The following chart compares the cumulative values of $10,000 initial investments for the Mojena Market Timing strategy and for the buy-and-hold and 10-month SMA benchmark strategies over the period 1/29/93 through 8/27/10. The cumulative values of the Mojena Market Timing strategy, the buy-and-hold benchmark strategy and the 10-month SMA benchmark strategy are $36,751, $32,910 and $58,646, respectively. The Mojena Market Timing strategy sometimes lags, sometimes tracks and sometime beats the buy-and-hold benchmark strategy. It generally lags the 10-month SMA benchmark strategy.
Since cumulative value analyses are sensitive to start and stop dates, we look at annual returns.

The next chart compares the calendar year returns for the Mojena Market Timing strategy and the two benchmark strategies, with 1993 a partial year commencing 1/29/93 and 2010 a partial year ending 8/27/10. The Mojena Market Timing strategy beats the buy-and-hold (10-month SMA) strategy during eight (six) of 18 years.
For additional perspective, we look at some return series statistics.

The following table provides the geometric mean annual returns, arithmetic mean annual returns and standard deviations of annual returns for the Mojena Market Timing strategy and the two benchmark strategies over the entire sample period (treating 1993 and 2010 as complete years). The geometric mean is arguably the better estimator of long-term strategy performance, while the arithmetic mean is arguably the better estimator of next year’s return. Results indicate that the Mojena Market Timing strategy beats the buy-and-hold benchmark strategy but loses to the 10-month SMA benchmark strategy for long-term performance. The 10-month SMA strategy wins for all three statistics.
These results for the Mojena Market Timing strategy differ from those presented by Professor Mojena for 1990-2009 because sample periods are different and perhaps because of trade modeling assumptions and SPY tracking error relative to the S&P 500 Index. Professor Mojena presents other return statistics for the 1990-2009 period.
For additional insight into how the Mojena Market Timing strategy differs from buy-and-hold, we relate annual returns using a scatter plot.

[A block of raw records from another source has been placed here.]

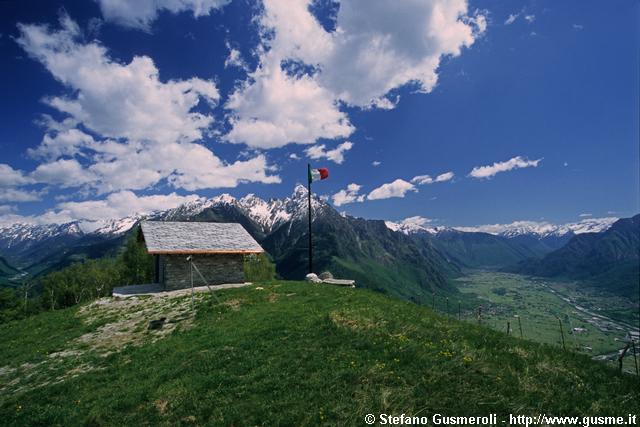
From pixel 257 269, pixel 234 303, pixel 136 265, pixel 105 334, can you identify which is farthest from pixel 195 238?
pixel 257 269

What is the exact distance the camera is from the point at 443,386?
37.8 feet

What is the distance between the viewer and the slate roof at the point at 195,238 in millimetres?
35969

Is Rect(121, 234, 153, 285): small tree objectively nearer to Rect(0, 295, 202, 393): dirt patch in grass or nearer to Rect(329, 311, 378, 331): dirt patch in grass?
Rect(0, 295, 202, 393): dirt patch in grass

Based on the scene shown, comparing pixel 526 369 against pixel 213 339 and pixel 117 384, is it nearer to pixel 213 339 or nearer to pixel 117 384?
pixel 213 339

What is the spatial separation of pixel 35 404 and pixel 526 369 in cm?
2088

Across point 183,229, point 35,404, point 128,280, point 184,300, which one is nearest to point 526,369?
point 35,404

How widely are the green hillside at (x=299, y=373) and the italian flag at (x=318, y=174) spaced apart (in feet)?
70.2

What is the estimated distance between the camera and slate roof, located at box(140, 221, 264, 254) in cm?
3597

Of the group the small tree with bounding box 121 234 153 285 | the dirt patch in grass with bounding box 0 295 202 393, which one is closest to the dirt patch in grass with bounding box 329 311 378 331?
the dirt patch in grass with bounding box 0 295 202 393

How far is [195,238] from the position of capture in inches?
1543

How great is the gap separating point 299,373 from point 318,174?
1209 inches

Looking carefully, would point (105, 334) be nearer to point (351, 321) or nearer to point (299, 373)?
point (299, 373)

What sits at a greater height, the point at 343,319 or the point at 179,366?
the point at 343,319

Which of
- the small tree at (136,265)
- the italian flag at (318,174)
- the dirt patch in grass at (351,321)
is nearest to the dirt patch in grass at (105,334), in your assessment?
the dirt patch in grass at (351,321)
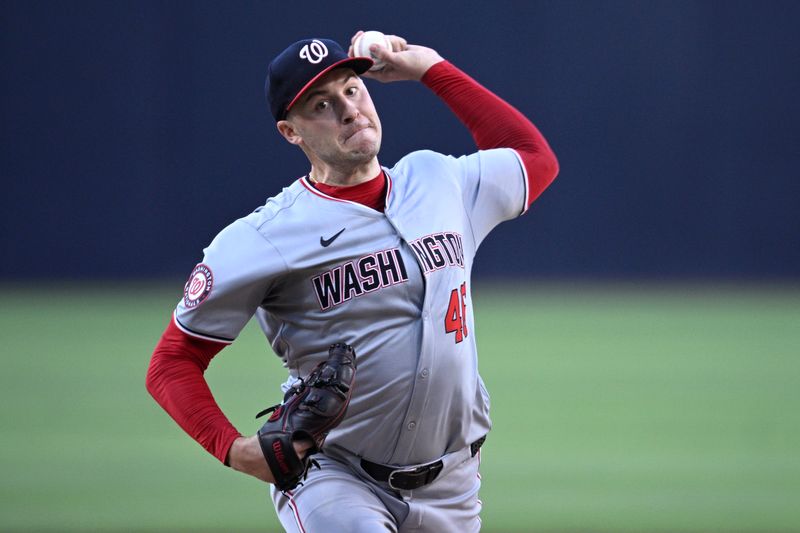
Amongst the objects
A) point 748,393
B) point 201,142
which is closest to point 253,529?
point 748,393

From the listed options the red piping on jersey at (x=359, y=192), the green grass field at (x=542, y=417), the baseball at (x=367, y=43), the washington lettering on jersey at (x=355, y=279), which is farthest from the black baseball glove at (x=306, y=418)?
the green grass field at (x=542, y=417)

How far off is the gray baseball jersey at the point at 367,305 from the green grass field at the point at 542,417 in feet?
7.33

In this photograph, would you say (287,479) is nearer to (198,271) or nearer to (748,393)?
(198,271)

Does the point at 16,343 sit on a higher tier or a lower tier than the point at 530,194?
lower

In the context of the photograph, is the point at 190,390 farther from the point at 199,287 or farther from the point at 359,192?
the point at 359,192

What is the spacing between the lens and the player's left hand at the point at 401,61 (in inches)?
139

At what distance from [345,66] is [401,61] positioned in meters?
0.36

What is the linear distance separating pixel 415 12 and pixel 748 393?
6218 mm

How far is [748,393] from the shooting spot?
315 inches

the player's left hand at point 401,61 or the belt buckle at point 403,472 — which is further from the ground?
the player's left hand at point 401,61

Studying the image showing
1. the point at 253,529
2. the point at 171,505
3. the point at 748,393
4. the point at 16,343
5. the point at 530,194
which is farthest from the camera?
the point at 16,343

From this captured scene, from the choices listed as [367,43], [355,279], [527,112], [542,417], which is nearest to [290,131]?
[367,43]

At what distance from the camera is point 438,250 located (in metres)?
3.25

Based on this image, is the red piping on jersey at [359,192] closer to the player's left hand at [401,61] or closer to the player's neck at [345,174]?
the player's neck at [345,174]
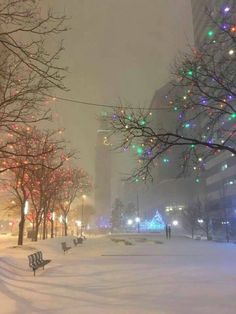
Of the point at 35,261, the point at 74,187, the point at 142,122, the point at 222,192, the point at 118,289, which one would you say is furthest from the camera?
the point at 222,192

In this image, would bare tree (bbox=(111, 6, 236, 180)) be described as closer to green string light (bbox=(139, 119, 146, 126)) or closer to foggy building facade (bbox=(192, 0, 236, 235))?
green string light (bbox=(139, 119, 146, 126))

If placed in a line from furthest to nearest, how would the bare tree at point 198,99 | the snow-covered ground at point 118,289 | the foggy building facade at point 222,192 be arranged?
the foggy building facade at point 222,192
the bare tree at point 198,99
the snow-covered ground at point 118,289

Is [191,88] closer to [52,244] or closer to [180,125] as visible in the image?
[180,125]

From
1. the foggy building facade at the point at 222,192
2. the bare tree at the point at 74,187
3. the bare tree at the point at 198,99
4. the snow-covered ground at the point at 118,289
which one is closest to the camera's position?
the snow-covered ground at the point at 118,289

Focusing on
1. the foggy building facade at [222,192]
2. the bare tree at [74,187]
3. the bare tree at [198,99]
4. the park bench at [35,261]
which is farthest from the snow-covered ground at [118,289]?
the foggy building facade at [222,192]

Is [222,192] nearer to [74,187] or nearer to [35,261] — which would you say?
[74,187]

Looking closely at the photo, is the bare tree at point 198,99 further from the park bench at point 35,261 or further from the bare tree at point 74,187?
the bare tree at point 74,187

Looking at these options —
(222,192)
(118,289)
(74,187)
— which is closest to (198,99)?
(118,289)

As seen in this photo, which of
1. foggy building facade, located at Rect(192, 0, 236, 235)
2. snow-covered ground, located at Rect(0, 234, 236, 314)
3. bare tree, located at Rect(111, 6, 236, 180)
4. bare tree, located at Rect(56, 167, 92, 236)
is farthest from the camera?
foggy building facade, located at Rect(192, 0, 236, 235)

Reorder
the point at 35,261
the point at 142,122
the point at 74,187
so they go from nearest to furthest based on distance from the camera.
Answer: the point at 142,122 < the point at 35,261 < the point at 74,187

The following scatter plot relates annual returns for the Mojena Market Timing strategy and the buy-and-hold benchmark strategy over the entire sample period (again treating 1993 and 2010 as complete years). The R-squared statistic for the relationship is 0.87, indicating that SPY annual returns explain 87% of Mojena Market Timing strategy annual returns. Results indicate that the Mojena Market Timing strategy generates some alpha relative to SPY for the sample period and that it tends to underperform (outperform) an advancing (declining) stock market. Its performance relative to the market over a given sample period therefore depends on the mix of bull and bear states during that period.

In summary, evidence from simple tests over a modest sample period supports a belief that the Mojena Market Timing strategy tends to outperform a buy-and-hold benchmark strategy (depending on the mix of bull and bear states) but may not outperform a simple long-term trend following strategy.